🤖 AI Summary
This work addresses the prevalence of visual artifacts in current AI-generated images and the limitations of existing correction methods, which rely on costly and non-scalable human-annotated data. To overcome this, the authors propose ArtiAgent, a novel multi-agent framework that automates artifact synthesis and annotation without manual labeling. The framework employs a perception agent to identify real-image entities and injects controllable artifacts via block-level embeddings within a diffusion transformer, simultaneously generating both local and global explanations. This approach efficiently produces 100,000 high-quality, precisely annotated artifact images, demonstrating strong fidelity, scalability, and generalizability across multiple downstream tasks.
📝 Abstract
Despite recent advances in diffusion models, AI generated images still often contain visual artifacts that compromise realism. Although more thorough pre-training and bigger models might reduce artifacts, there is no assurance that they can be completely eliminated, which makes artifact mitigation a highly crucial area of study. Previous artifact-aware methodologies depend on human-labeled artifact datasets, which are costly and difficult to scale, underscoring the need for an automated approach to reliably acquire artifact-annotated datasets.

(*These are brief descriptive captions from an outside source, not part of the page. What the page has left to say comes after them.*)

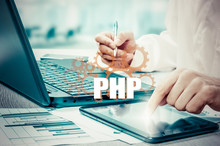 Technology And Internet Concept - Businessman Holds The Php Button On Virtual Screens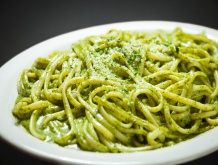 a bowl of green noodles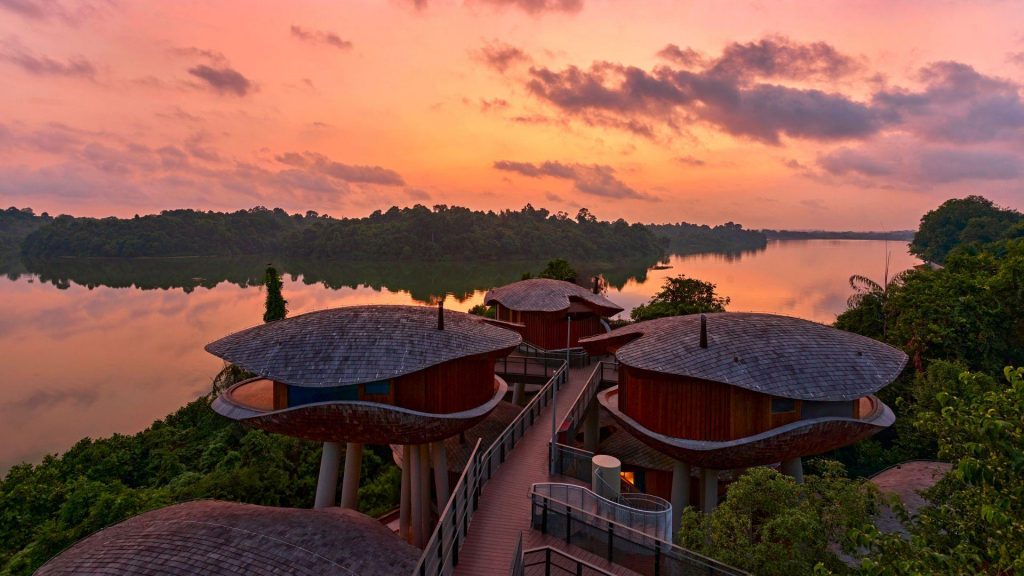 Aerial view of modern round treehouse villas connected by wooden walkways overlooking a serene lake at sunset, luxury brand
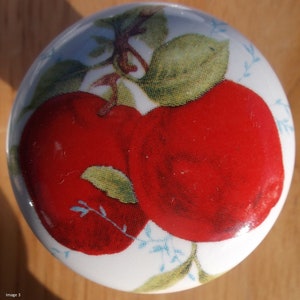 May include: White ceramic knob with a red apple design. The knob features two red apples with green leaves and a white background.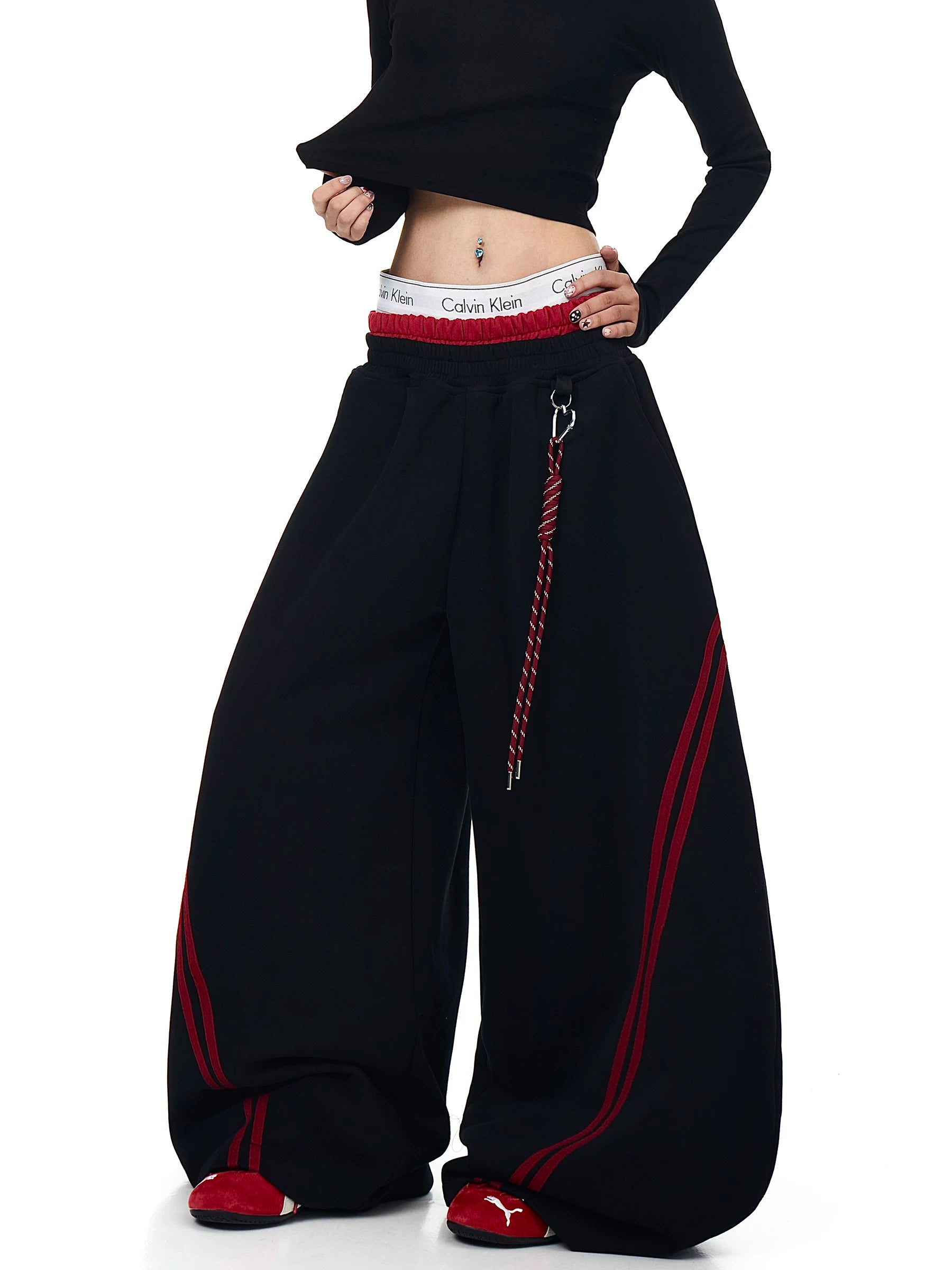 Black curved-leg sweatpants with red side stripes - Techwearofficial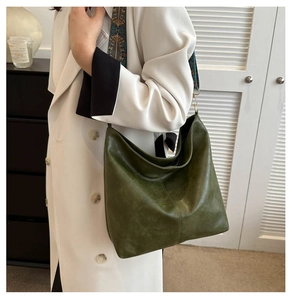 Detail of soft olive green hobo bag with ethnic embroidery wide shoulder strap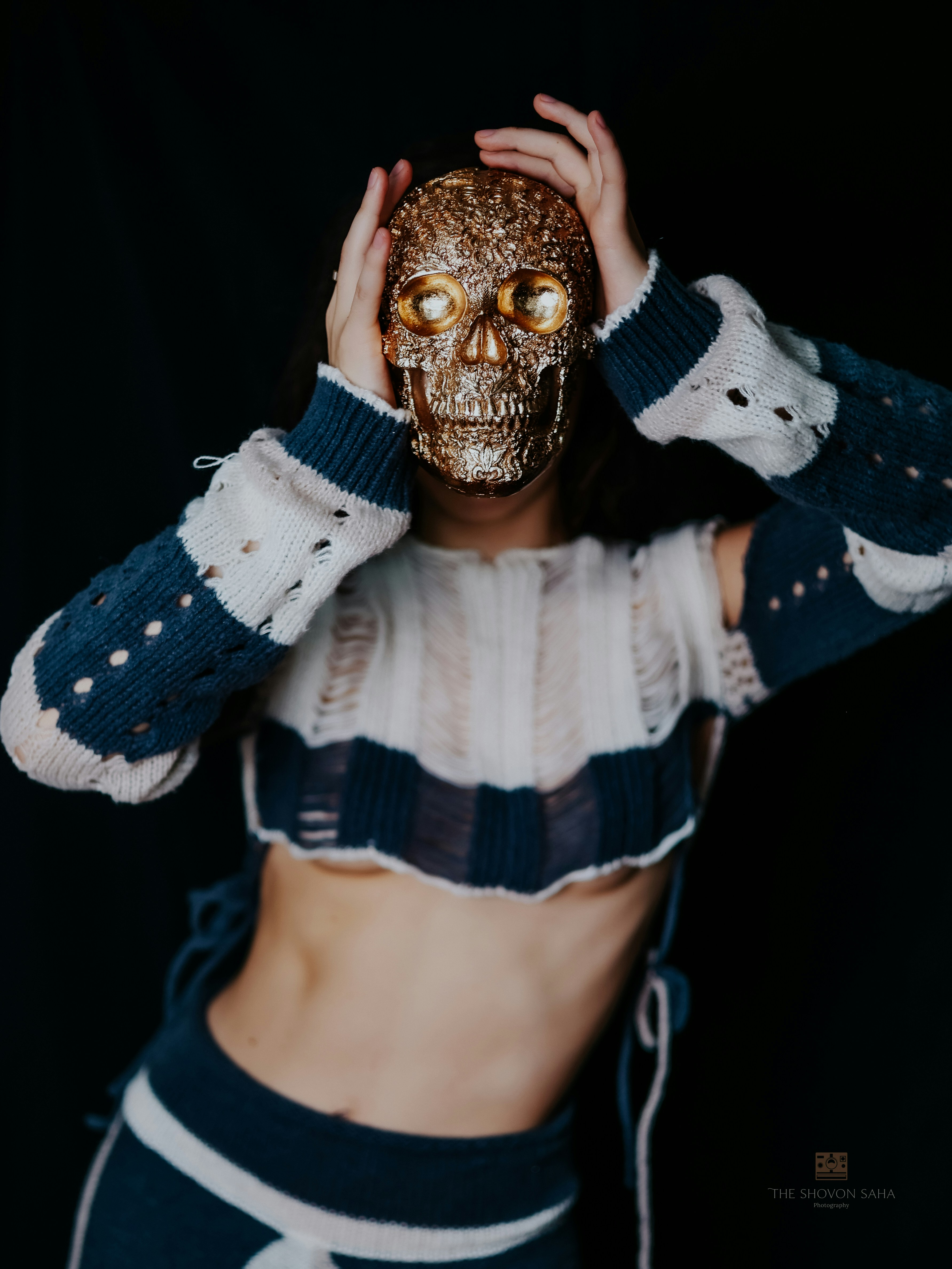 A person holding a gold skull mask over their face wearing a distressed sweater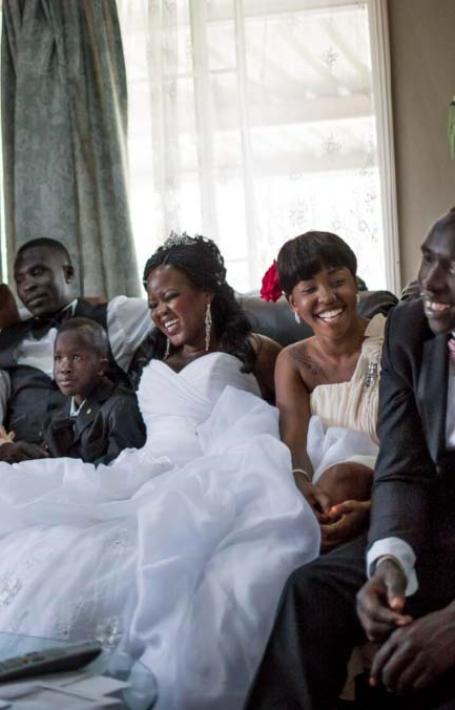 A family dressed for a wedding laughs as they sit together on a couch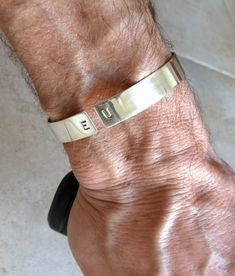 A perfect adjustable bracelet for men. made of flexible sterling silver by hand. Eco friendly. we use recycled Silver. A great idea for a personalized gift. In both sides we engrave a letter of your choosing. It can be him and yours initials, or if you buy it for yourself- your initials. Each one is a custom order. If you want it to be perfect, please measure your arm just above the wrist bone. If it is more convenient to measure in centimeters you are welcome to do so and write it in the NOTE F Silver Minimalist Wristband For Father's Day, Minimalist Silver Bracelets For Father's Day, Adjustable Modern Silver Name Bracelet, Father's Day Silver Wristband, Silver Cuff Jewelry For Father's Day, Mens Silver Cuff Bracelet, Etsy Bracelets, Mens Cuff Bracelets, Funky Rings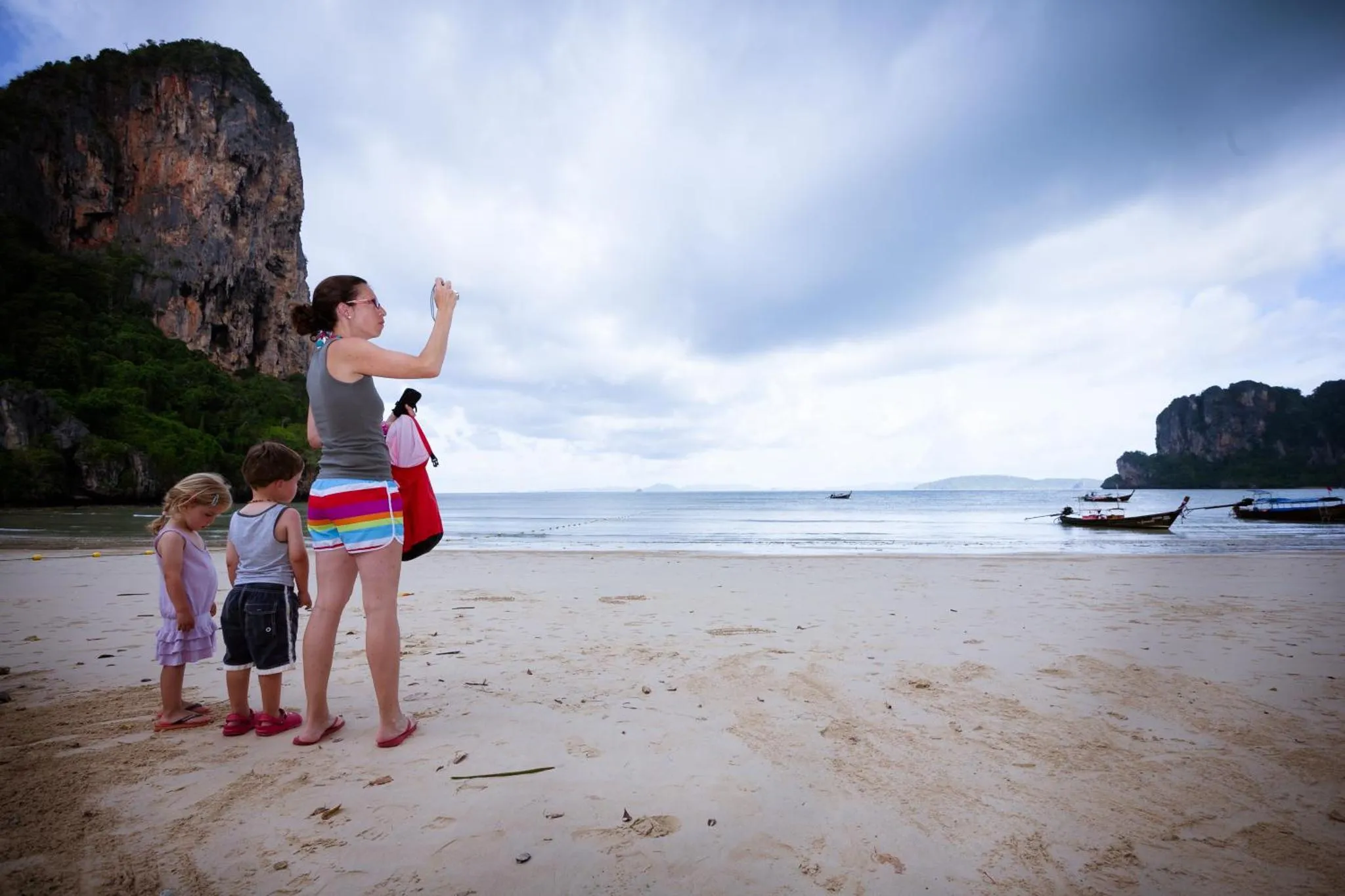 Une femme et deux enfants se tiennent sur une plage de sable fin face à la mer.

In this paper, we propose ArtiAgent, which efficiently creates pairs of real and artifact-injected images. It comprises three agents: a perception agent that recognizes and grounds entities and subentities from real images, a synthesis agent that introduces artifacts via artifact injection tools through novel patch-wise embedding manipulation within a diffusion transformer, and a curation agent that filters the synthesized artifacts and generates both local and global explanations for each instance. Using ArtiAgent, we synthesize 100K images with rich artifact annotations and demonstrate both efficacy and versatility across diverse applications. Code is available at link.